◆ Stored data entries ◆

*-*-*

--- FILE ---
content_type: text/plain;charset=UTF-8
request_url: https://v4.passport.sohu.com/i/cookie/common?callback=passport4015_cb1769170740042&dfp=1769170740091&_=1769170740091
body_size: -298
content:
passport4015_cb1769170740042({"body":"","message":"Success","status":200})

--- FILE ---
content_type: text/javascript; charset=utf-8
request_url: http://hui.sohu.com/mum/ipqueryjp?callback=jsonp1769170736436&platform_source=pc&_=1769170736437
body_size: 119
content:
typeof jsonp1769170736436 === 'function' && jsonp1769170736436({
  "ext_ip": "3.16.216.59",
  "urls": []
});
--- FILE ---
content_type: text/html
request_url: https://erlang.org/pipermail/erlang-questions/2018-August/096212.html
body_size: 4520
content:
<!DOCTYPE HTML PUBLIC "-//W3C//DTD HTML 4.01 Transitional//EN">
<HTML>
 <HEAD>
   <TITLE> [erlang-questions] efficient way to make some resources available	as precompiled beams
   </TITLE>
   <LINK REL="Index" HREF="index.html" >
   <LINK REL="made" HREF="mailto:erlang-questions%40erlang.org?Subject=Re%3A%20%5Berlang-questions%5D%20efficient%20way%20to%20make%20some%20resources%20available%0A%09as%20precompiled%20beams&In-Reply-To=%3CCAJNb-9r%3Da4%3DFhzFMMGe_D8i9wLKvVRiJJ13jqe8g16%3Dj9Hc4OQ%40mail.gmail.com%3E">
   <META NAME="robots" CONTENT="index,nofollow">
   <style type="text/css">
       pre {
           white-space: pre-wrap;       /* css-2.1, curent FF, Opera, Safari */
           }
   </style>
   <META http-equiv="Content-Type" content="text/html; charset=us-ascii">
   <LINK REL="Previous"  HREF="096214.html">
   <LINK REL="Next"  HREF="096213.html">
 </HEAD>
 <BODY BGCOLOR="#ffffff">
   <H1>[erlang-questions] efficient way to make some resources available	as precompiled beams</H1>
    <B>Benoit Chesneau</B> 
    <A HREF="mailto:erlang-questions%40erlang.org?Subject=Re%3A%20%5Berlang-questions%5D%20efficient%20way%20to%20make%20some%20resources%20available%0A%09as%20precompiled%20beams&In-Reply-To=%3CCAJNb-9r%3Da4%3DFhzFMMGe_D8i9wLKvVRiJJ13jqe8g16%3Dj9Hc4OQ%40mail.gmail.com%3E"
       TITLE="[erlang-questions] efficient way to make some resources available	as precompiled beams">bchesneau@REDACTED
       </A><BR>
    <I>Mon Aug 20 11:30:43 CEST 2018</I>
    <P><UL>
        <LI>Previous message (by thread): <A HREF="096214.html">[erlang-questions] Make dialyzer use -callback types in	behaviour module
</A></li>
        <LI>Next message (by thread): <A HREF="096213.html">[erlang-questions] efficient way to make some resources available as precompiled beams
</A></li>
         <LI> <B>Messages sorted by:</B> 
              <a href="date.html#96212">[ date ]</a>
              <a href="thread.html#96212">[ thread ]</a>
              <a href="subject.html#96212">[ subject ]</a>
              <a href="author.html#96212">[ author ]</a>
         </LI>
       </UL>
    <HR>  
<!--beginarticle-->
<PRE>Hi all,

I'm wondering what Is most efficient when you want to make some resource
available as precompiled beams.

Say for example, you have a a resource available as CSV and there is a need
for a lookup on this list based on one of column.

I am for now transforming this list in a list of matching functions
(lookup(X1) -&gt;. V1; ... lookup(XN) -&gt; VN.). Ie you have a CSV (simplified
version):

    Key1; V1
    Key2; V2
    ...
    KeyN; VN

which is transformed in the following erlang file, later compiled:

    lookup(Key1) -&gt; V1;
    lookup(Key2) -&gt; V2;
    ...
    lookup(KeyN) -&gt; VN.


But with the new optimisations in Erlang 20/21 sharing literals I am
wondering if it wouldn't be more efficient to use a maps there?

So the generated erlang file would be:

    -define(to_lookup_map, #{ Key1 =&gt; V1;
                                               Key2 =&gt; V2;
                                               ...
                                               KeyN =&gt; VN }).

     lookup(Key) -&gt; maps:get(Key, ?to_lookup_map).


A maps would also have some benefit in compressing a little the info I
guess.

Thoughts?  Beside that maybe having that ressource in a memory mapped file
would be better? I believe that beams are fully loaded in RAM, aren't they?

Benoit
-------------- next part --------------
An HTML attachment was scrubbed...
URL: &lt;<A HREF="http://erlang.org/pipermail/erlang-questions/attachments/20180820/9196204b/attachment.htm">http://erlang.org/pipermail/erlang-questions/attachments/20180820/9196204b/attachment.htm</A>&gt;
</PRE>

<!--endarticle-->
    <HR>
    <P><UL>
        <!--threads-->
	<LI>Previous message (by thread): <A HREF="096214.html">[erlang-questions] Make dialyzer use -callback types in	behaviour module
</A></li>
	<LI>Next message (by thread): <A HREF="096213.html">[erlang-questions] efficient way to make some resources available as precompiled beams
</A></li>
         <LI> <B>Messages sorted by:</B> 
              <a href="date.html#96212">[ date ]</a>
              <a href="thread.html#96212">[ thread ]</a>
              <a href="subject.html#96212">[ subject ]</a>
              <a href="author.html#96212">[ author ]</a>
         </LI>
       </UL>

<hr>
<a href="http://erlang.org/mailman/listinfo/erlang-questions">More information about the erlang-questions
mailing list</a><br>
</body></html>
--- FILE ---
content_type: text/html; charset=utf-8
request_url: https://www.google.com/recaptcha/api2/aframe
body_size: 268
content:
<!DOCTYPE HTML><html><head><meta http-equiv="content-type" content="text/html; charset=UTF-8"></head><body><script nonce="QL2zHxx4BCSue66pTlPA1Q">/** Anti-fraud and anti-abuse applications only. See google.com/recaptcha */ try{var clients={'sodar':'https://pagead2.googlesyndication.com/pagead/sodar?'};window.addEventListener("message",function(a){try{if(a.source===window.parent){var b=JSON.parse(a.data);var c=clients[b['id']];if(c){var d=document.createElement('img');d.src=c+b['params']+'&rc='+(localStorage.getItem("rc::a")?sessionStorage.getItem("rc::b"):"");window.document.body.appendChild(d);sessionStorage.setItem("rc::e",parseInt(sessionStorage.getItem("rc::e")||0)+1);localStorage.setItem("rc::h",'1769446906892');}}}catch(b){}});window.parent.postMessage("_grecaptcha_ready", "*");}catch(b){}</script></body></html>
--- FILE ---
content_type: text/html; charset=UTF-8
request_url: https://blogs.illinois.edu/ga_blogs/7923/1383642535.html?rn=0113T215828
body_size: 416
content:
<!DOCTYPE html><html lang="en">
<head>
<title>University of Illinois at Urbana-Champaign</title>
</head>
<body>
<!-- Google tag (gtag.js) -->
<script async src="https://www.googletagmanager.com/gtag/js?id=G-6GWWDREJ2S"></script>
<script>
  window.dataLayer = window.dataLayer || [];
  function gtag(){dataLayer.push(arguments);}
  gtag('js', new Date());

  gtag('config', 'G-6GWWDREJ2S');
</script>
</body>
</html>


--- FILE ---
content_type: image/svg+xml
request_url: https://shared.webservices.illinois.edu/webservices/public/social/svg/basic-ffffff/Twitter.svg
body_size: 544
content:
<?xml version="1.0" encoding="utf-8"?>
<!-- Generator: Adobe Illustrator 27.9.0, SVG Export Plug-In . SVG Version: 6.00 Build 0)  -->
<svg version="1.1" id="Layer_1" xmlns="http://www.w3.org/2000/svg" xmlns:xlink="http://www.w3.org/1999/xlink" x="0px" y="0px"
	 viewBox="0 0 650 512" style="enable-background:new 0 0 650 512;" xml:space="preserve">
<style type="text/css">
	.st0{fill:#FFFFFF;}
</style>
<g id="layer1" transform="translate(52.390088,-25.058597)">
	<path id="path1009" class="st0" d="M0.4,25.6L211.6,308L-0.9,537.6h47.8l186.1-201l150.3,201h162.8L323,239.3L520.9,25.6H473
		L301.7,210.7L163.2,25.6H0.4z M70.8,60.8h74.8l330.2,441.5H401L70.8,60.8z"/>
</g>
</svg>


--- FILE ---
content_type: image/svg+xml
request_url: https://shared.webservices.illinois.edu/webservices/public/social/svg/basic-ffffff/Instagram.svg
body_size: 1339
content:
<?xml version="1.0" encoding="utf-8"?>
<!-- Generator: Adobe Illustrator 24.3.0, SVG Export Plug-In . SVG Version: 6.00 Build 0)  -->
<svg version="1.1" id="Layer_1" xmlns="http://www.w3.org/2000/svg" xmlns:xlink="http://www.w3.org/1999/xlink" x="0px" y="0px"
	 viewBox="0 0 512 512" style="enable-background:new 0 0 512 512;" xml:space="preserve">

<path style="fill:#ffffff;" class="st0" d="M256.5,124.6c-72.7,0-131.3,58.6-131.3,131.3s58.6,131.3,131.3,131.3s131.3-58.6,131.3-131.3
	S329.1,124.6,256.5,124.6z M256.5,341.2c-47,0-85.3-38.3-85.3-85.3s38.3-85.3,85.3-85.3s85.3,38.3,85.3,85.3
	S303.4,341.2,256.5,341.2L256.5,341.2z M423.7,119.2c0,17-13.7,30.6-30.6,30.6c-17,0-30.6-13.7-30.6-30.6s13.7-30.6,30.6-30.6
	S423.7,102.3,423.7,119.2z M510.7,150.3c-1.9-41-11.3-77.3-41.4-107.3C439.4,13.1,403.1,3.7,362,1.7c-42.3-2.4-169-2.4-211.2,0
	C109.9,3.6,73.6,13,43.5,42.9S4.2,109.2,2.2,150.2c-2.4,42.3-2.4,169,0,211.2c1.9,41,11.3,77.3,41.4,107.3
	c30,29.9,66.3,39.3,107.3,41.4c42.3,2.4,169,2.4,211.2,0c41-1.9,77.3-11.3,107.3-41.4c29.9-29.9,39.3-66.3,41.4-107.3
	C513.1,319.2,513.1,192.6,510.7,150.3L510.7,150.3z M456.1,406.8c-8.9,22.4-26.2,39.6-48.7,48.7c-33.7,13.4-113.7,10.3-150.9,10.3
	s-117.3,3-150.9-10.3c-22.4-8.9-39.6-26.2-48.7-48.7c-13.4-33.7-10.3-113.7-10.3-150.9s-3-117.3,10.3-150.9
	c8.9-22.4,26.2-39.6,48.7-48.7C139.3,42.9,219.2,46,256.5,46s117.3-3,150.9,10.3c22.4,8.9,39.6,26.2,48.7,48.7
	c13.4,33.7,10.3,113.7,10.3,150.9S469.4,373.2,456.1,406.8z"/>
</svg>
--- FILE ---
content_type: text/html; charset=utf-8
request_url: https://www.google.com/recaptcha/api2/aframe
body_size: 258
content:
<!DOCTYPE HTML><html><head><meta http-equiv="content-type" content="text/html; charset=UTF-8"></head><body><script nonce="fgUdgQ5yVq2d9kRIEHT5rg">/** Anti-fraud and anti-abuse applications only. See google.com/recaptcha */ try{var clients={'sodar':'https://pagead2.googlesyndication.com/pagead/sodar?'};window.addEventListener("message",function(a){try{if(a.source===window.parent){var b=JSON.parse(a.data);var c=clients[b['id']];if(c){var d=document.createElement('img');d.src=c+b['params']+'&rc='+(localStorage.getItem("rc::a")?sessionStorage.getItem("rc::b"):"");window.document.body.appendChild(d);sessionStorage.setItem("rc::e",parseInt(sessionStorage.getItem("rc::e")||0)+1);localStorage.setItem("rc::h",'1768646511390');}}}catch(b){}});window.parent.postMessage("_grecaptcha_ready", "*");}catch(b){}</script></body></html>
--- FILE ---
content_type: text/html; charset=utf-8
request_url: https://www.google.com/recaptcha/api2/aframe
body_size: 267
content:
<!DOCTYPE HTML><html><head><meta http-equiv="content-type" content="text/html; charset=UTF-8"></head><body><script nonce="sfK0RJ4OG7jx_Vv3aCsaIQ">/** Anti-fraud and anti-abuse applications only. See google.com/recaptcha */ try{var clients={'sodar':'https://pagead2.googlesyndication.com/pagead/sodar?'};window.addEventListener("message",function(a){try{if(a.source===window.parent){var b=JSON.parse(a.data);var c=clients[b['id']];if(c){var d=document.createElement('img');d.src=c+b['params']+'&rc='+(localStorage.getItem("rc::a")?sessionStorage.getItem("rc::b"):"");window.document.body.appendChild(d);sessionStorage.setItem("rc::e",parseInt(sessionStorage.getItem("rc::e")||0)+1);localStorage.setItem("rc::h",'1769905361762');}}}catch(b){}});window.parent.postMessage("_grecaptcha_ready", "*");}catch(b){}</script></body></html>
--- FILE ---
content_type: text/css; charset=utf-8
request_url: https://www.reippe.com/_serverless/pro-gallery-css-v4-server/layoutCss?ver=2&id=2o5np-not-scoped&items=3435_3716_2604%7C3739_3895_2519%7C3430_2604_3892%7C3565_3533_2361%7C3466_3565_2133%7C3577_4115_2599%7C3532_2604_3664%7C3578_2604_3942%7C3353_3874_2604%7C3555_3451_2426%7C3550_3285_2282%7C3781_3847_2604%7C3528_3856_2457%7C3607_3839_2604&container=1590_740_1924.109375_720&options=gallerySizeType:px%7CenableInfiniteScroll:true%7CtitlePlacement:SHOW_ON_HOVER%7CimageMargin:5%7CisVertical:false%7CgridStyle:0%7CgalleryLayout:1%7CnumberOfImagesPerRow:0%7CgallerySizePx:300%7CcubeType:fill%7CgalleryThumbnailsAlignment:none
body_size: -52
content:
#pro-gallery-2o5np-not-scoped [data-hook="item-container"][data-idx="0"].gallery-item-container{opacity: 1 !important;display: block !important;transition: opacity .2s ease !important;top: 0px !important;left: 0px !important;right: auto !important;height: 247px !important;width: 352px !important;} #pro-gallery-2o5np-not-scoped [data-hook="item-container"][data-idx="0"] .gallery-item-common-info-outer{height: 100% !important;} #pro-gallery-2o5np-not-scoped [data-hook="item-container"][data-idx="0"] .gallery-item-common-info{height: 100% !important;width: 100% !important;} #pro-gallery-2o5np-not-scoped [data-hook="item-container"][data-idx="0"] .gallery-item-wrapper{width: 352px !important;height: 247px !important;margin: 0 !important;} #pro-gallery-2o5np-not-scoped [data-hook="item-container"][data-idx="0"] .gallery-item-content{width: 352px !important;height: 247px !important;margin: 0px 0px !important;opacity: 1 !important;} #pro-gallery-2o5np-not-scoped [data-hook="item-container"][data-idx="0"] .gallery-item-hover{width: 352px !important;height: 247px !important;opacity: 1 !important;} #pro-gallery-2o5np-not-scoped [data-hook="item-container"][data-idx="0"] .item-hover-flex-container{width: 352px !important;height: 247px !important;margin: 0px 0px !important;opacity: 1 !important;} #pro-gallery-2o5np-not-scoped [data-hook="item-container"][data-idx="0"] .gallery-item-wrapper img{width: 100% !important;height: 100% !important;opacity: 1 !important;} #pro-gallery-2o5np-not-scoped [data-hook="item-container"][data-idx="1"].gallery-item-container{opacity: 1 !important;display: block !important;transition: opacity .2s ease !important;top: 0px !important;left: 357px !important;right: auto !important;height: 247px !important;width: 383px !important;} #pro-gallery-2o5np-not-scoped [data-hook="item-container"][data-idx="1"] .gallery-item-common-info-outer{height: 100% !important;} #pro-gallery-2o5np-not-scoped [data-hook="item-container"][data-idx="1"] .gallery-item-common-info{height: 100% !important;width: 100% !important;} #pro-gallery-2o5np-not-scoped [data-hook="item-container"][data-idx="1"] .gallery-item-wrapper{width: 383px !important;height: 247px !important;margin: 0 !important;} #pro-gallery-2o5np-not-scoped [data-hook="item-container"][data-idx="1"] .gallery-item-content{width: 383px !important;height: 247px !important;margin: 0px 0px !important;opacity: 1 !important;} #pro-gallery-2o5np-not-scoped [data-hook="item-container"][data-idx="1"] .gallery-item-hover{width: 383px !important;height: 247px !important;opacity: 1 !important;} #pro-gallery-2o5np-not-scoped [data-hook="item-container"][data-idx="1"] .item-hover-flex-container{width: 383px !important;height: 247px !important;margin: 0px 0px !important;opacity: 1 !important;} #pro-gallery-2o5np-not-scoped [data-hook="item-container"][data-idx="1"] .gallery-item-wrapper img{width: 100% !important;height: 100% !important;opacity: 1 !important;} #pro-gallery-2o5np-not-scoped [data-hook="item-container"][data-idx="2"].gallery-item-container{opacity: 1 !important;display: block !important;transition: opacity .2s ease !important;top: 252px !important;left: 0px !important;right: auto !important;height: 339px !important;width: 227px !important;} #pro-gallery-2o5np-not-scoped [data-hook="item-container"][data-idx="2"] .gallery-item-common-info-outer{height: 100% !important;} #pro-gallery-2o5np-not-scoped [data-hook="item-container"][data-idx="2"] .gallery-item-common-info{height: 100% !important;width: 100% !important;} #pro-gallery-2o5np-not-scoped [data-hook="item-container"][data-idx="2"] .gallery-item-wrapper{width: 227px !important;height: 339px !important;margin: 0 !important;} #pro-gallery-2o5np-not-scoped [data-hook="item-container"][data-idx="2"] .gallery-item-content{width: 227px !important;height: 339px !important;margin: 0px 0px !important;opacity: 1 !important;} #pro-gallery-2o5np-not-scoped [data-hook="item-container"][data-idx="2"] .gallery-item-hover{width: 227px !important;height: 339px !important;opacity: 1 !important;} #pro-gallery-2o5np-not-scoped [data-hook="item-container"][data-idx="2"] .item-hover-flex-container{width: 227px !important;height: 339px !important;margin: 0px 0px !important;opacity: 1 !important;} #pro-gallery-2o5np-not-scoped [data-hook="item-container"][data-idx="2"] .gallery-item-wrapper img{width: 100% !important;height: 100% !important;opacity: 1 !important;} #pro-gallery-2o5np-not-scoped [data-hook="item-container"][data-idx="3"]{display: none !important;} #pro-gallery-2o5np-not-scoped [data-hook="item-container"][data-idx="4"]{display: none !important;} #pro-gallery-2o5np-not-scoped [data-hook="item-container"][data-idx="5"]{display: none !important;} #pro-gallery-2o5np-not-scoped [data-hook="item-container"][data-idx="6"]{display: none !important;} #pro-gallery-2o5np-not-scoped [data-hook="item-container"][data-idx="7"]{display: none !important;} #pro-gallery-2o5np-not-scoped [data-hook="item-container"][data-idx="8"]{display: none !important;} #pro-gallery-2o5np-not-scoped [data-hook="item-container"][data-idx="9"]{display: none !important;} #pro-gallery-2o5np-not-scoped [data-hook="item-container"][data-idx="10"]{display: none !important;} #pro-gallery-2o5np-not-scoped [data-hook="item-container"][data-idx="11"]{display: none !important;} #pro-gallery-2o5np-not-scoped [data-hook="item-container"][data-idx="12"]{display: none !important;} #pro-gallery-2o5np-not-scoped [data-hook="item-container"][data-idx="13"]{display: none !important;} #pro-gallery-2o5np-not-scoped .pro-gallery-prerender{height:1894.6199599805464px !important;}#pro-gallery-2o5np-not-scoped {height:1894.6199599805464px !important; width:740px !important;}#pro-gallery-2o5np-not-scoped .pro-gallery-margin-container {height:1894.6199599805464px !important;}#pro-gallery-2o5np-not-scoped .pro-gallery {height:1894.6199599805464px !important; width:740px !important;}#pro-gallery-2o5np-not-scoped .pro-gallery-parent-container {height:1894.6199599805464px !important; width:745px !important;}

*-*-*

◆ Problem to solve ◆
From the data above, copy each line that holds "fill".

◆ Problem solution ◆
	.st0{fill:#FFFFFF;}
<path style="fill:#ffffff;" class="st0" d="M256.5,124.6c-72.7,0-131.3,58.6-131.3,131.3s58.6,131.3,131.3,131.3s131.3-58.6,131.3-131.3
request_url: https://www.reippe.com/_serverless/pro-gallery-css-v4-server/layoutCss?ver=2&id=2o5np-not-scoped&items=3435_3716_2604%7C3739_3895_2519%7C3430_2604_3892%7C3565_3533_2361%7C3466_3565_2133%7C3577_4115_2599%7C3532_2604_3664%7C3578_2604_3942%7C3353_3874_2604%7C3555_3451_2426%7C3550_3285_2282%7C3781_3847_2604%7C3528_3856_2457%7C3607_3839_2604&container=1590_740_1924.109375_720&options=gallerySizeType:px%7CenableInfiniteScroll:true%7CtitlePlacement:SHOW_ON_HOVER%7CimageMargin:5%7CisVertical:false%7CgridStyle:0%7CgalleryLayout:1%7CnumberOfImagesPerRow:0%7CgallerySizePx:300%7CcubeType:fill%7CgalleryThumbnailsAlignment:none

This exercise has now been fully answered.